Writer’s Mail

Tuesdays with Story

The first word . . .

“The whole difference between construction and creation is exactly this: that a thing constructed can only be loved after it is constructed; but a thing created is loved before it exists.”

–Charles Dickens

Tuesday evening. . .

Nine TWS writers came together on Tuesday to talk shop. Here’s the conversation:

Jack Freiburger (poems, “LAL Moon,” “Skeets”) . . . Nothing to report as there was not much feedback.

Kashmira Sheth (Journey to Swaraj, ch. 1-2) . . . Kashmira submitted the first two chapters of Journey to Swaraj. Overall, the response was positive. There were suggestions to fine-tune some sections, less narration by Veena about her family’s situation/history, and a few tweaks to strengthen the story. There was also a suggestion that “telling” could be omitted and that the same trees were mentioned in the front and back of the house!

Thank you all for reading the revised version.

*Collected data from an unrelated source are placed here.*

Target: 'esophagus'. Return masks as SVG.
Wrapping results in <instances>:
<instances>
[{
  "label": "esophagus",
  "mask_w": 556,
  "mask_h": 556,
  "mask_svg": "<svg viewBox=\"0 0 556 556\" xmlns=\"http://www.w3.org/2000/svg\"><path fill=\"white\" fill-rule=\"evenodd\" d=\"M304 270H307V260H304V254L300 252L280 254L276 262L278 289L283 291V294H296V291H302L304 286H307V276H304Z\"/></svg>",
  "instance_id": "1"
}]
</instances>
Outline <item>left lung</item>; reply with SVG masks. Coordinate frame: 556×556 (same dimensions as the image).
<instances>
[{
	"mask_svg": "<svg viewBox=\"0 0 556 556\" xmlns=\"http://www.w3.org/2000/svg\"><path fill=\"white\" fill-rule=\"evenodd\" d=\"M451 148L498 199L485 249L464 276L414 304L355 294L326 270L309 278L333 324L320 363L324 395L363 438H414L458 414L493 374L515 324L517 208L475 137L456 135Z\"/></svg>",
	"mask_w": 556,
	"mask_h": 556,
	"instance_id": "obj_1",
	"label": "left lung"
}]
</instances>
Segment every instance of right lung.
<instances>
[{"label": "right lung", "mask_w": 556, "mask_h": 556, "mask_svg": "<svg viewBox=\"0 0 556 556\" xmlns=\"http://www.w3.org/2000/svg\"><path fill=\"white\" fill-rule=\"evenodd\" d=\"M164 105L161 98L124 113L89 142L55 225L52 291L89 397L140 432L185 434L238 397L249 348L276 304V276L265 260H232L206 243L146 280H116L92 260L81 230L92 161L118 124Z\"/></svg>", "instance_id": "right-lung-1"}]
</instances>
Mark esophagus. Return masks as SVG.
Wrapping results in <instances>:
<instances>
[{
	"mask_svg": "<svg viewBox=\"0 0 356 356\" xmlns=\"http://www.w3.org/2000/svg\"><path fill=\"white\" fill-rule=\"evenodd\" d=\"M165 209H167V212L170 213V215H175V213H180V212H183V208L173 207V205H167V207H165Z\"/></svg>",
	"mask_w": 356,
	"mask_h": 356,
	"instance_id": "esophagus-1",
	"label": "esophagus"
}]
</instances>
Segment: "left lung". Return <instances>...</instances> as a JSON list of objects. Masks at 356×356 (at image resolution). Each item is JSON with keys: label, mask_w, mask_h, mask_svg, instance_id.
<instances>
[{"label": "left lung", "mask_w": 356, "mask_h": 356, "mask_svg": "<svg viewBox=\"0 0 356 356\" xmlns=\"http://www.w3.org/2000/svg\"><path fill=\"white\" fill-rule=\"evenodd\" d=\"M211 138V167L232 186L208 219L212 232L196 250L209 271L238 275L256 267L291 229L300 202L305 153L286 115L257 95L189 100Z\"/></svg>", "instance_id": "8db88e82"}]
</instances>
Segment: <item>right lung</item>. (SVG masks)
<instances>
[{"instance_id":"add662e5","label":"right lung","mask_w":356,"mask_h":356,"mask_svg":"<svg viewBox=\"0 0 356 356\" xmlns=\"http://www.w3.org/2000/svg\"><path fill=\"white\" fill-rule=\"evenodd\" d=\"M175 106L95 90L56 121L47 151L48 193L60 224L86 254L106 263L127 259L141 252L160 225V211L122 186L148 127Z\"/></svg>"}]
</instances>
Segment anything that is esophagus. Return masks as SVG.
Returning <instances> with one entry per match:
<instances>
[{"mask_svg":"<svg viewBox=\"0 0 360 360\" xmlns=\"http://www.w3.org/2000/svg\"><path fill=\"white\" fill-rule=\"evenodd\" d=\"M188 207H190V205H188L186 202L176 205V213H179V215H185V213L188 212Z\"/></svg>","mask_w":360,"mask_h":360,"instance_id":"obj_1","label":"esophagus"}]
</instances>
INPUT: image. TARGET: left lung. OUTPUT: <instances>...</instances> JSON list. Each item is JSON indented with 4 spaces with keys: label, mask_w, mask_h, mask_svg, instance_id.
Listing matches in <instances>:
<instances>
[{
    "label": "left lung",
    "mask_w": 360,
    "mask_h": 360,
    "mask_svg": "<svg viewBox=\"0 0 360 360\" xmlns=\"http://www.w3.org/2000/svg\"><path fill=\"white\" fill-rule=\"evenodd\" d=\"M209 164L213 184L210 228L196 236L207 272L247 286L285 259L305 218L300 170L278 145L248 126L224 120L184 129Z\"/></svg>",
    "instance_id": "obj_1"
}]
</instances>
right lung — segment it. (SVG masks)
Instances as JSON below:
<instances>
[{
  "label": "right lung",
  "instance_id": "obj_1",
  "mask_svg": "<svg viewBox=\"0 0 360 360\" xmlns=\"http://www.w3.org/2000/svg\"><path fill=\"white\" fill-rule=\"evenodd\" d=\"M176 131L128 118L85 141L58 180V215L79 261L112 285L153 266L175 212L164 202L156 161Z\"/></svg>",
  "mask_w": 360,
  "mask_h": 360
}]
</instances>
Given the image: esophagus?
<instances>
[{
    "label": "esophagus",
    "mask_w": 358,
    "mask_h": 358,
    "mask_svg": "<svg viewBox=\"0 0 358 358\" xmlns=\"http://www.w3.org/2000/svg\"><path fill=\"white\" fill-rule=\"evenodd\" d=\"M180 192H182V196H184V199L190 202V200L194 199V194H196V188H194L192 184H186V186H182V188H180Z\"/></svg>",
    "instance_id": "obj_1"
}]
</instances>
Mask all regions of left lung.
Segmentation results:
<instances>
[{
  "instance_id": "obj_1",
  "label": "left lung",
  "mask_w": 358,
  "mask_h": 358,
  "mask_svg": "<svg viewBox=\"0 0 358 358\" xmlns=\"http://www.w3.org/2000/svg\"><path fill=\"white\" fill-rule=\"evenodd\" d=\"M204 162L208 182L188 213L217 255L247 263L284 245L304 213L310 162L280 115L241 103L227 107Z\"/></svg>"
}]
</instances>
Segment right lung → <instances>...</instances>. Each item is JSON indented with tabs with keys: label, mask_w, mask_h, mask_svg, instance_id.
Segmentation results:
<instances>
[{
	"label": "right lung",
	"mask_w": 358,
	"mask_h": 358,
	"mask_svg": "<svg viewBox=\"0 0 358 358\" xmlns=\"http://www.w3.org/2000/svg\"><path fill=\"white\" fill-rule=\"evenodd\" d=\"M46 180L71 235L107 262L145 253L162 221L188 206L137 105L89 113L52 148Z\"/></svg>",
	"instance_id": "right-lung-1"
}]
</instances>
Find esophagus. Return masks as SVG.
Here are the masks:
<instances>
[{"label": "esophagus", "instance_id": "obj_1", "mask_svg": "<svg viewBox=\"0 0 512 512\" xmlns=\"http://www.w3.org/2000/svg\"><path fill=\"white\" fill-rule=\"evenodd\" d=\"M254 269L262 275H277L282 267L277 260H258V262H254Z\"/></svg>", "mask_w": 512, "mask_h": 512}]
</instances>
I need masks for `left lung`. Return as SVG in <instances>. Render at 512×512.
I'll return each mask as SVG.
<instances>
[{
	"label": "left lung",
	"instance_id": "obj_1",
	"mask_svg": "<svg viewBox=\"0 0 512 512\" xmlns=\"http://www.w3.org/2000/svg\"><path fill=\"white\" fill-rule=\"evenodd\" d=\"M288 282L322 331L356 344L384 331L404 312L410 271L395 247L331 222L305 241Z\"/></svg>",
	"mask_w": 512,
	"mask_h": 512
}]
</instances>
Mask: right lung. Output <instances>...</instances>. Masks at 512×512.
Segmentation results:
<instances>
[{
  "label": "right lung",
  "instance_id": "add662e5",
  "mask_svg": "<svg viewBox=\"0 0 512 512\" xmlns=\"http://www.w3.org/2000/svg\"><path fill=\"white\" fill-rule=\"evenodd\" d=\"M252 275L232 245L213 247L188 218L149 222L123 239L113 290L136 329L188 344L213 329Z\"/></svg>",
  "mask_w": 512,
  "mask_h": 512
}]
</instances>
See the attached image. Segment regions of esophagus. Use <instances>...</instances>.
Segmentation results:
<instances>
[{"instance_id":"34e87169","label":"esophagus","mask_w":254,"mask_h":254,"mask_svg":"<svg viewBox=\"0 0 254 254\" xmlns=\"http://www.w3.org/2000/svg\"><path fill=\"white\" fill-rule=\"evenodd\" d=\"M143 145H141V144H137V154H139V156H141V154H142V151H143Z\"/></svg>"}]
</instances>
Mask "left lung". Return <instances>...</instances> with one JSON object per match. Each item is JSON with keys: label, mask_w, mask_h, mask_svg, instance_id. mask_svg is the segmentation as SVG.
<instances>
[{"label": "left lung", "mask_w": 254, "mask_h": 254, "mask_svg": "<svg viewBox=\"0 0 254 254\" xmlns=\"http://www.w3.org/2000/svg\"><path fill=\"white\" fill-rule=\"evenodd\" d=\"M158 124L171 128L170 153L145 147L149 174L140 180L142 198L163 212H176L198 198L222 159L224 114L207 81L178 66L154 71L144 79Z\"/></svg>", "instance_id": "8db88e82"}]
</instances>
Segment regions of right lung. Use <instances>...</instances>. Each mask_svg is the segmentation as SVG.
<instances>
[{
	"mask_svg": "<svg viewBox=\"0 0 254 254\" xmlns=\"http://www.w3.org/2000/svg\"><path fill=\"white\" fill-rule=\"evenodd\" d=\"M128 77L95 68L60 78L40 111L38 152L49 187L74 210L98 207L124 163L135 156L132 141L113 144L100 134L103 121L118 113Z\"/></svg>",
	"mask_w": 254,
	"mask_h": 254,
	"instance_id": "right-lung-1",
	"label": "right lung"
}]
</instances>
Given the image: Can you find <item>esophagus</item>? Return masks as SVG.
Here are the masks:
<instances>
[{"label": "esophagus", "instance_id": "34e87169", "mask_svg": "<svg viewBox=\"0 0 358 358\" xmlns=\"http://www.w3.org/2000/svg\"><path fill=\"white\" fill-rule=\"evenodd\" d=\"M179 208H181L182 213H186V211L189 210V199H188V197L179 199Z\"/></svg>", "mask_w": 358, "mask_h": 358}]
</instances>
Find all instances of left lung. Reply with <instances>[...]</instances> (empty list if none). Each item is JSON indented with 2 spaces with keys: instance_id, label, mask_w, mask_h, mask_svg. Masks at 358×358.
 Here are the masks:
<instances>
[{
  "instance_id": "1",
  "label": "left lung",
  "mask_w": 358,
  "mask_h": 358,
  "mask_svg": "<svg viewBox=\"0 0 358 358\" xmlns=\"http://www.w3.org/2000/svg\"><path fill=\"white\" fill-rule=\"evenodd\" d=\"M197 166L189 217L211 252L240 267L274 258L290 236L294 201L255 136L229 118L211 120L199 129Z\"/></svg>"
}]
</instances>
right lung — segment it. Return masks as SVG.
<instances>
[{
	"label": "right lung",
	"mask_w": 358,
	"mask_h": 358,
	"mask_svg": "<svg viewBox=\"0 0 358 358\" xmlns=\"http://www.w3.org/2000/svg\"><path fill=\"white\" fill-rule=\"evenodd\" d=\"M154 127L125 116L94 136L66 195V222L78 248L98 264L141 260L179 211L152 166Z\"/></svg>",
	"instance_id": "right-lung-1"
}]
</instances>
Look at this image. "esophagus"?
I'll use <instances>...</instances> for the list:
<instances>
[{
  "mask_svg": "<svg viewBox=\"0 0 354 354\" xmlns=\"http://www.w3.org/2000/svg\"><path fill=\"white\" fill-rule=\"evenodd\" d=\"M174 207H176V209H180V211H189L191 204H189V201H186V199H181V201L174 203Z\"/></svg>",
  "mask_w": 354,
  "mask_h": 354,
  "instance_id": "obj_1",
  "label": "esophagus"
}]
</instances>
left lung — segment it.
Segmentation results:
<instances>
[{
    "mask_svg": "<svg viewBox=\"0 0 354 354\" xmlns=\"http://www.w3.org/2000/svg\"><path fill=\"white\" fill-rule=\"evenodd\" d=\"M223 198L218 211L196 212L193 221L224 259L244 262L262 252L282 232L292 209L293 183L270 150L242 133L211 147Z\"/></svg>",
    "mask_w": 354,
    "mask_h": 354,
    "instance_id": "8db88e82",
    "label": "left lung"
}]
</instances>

Amit Trivedi (poem, “Nursing Home”) … Jack felt it was thought-provoking and liked the references to Van Gogh paintings. Jack also felt that western readers will not recognize the gods/angles of death in the last line. Larry thought it was an interesting tour of a typical end-of-live situation. Bob felt the situation in the poem seems real and intimae. When I thanked Jack for his comments/advice he said, “Semper laetus erit adiutori poetae!” I’ll let you figure it out using google translate.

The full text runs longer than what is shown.